The techonology giant is letting customers at educational institutions buy its Unix servers and other high-end computer systems on group-buying site Mercata.

First came online auctions. Now Sun Microsystems is tapping into a second novel Internet sales strategy.

Sun is letting customers at educational institutions buy its Unix servers and other high-end computer systems on Mercata, a site that offers lower prices to groups that band together to get discounts.

It's not the first time Sun has tested unusual sales methods.

Sun began experimenting with auction sales of hardware in December by putting several servers, workstations and storage devices for bid at online auction giant eBay. In March, Sun set up a program with online auction site TekSell.
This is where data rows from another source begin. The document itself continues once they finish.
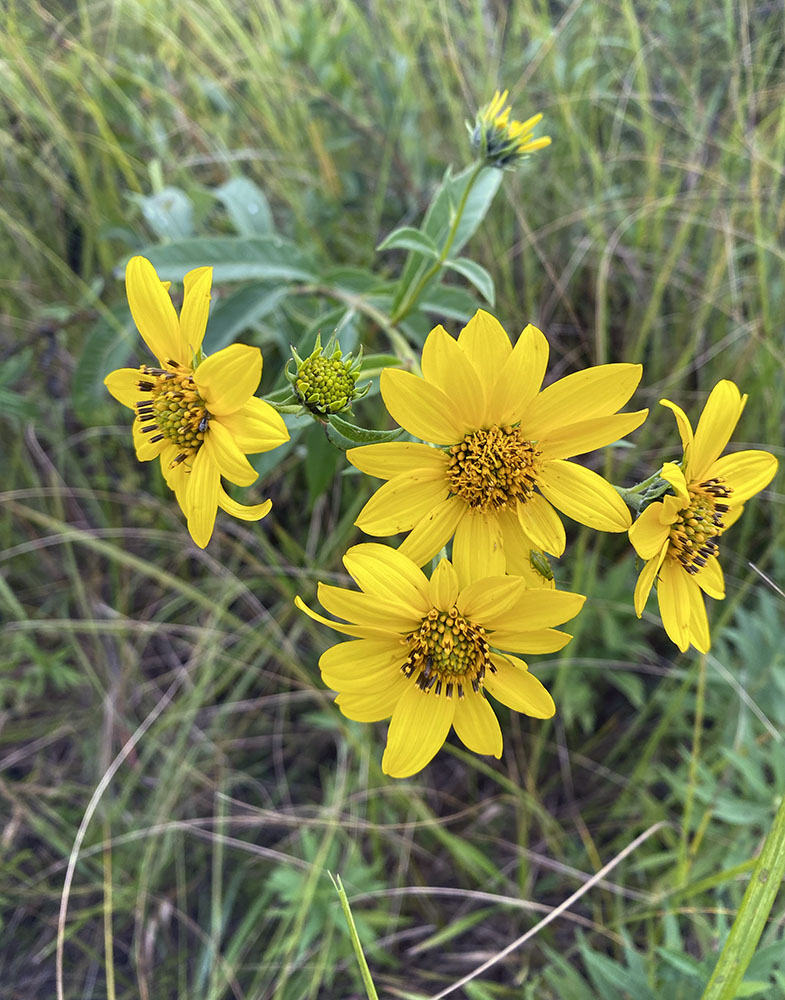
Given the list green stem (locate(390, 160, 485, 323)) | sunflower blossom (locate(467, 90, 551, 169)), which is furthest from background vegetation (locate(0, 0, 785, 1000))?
sunflower blossom (locate(467, 90, 551, 169))

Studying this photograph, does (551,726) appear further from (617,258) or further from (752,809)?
(617,258)

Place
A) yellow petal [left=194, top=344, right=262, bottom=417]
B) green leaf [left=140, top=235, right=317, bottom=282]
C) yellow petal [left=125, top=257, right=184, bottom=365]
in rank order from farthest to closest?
green leaf [left=140, top=235, right=317, bottom=282] < yellow petal [left=125, top=257, right=184, bottom=365] < yellow petal [left=194, top=344, right=262, bottom=417]

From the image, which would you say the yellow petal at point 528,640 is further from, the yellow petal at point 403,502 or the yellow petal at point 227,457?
the yellow petal at point 227,457

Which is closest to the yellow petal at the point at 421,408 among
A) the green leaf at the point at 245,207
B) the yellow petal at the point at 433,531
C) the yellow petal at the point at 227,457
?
the yellow petal at the point at 433,531

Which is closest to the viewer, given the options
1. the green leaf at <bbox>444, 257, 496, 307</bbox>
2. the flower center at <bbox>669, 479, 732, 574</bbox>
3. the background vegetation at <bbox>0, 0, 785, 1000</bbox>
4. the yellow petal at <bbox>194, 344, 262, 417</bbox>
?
the yellow petal at <bbox>194, 344, 262, 417</bbox>

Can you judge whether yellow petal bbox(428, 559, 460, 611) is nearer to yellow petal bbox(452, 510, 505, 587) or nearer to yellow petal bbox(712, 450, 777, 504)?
yellow petal bbox(452, 510, 505, 587)

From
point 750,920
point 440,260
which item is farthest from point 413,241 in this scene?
point 750,920

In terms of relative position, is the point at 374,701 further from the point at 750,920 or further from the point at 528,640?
the point at 750,920
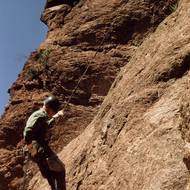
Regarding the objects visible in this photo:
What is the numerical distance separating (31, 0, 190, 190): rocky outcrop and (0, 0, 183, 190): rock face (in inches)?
0.9

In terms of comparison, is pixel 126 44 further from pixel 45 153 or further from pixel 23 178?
pixel 45 153

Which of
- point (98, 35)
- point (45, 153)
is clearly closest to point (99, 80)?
point (98, 35)

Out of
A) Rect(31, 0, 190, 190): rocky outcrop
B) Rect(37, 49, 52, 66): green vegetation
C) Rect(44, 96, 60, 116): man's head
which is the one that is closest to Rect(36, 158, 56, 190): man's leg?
Rect(31, 0, 190, 190): rocky outcrop

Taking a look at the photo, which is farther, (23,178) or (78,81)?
(78,81)

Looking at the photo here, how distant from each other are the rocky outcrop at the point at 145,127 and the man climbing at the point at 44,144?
0.71 metres

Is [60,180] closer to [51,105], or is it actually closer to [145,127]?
[51,105]

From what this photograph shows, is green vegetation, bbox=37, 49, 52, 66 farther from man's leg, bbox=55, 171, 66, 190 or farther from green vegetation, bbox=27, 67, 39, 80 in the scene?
man's leg, bbox=55, 171, 66, 190

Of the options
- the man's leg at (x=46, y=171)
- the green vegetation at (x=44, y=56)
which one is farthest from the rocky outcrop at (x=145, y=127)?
the green vegetation at (x=44, y=56)

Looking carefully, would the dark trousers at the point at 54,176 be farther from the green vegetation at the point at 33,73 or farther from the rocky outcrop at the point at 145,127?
the green vegetation at the point at 33,73

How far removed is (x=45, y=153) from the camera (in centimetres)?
1154

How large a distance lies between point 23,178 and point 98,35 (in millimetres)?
5803

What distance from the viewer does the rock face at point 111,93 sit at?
10.4 metres

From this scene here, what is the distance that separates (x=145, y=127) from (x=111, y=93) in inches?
134

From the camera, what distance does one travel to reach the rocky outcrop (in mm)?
9758
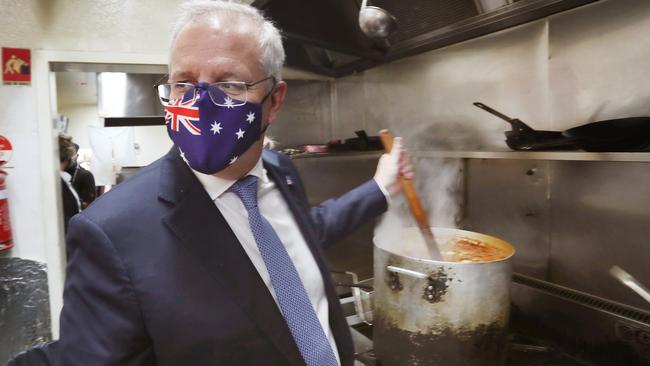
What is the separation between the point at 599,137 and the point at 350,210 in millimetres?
728

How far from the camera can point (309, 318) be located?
2.57 ft

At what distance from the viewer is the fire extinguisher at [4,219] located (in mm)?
1741

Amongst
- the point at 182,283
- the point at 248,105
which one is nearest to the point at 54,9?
the point at 248,105

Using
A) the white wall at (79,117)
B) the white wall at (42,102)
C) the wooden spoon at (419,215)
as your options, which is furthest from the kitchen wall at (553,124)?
the white wall at (79,117)

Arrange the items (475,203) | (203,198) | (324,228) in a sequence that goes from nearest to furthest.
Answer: (203,198), (324,228), (475,203)

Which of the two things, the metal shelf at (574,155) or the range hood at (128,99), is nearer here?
the metal shelf at (574,155)

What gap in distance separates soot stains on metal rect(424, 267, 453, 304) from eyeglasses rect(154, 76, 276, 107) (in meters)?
0.62

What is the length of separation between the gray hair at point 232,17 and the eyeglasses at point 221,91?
0.19 ft

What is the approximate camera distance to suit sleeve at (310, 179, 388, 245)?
3.95 ft

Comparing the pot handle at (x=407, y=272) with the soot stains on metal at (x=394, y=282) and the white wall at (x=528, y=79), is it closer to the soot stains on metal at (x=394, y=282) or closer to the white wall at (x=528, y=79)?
the soot stains on metal at (x=394, y=282)

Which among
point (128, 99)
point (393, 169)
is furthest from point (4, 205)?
point (393, 169)

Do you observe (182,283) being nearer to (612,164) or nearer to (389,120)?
(612,164)

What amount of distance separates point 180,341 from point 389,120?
6.16ft

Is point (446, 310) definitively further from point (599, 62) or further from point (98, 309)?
point (599, 62)
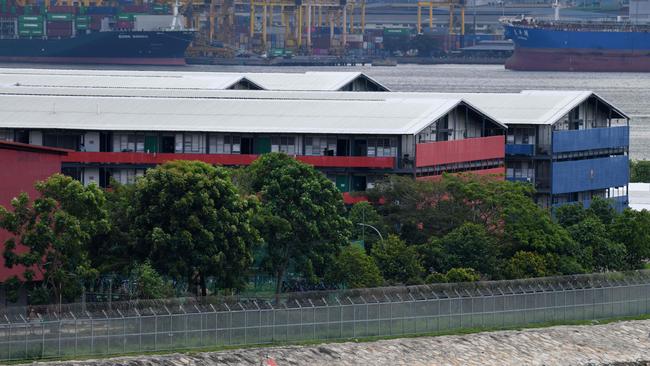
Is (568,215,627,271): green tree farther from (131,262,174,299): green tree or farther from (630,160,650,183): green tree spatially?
(630,160,650,183): green tree

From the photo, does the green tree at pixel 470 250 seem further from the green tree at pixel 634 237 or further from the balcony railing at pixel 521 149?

Auctions themselves are not new, although they have gotten a boost with the arrival of the Internet. But the group-buying technique--the foundation for companies such as Mercata, MobShop, ActBig, Zwirl.com and C-Tribe.com--is unique to the Internet.

Those sites, however, mostly sell digital cameras or items far less expensive than, for example, a Sun E250 server costing more than $12,000.

But expensive items aren't unheard of. MobShop sold 10 Toyotas in a testing-the-waters project in March. While less expensive items naturally draw larger audiences and are easier fits with group-buying sites, MobShop is looking at more expensive products such as copiers or cruise tickets, said spokeswoman Brooke Hammerling.

"Higher-ticket items will be more interesting toward a smaller group of customers who have already done the research," she said.

In addition to the E250 server, Sun is selling its low-end Ultra 5 workstations and its midrange Ultra 60 workstations on Mercata. The program is designed to make Sun products more familiar to students, the next crop of computer-savvy employees and entrepreneurs.

Its products in the auction and group-buying programs are covered by Sun warrantees, the company said.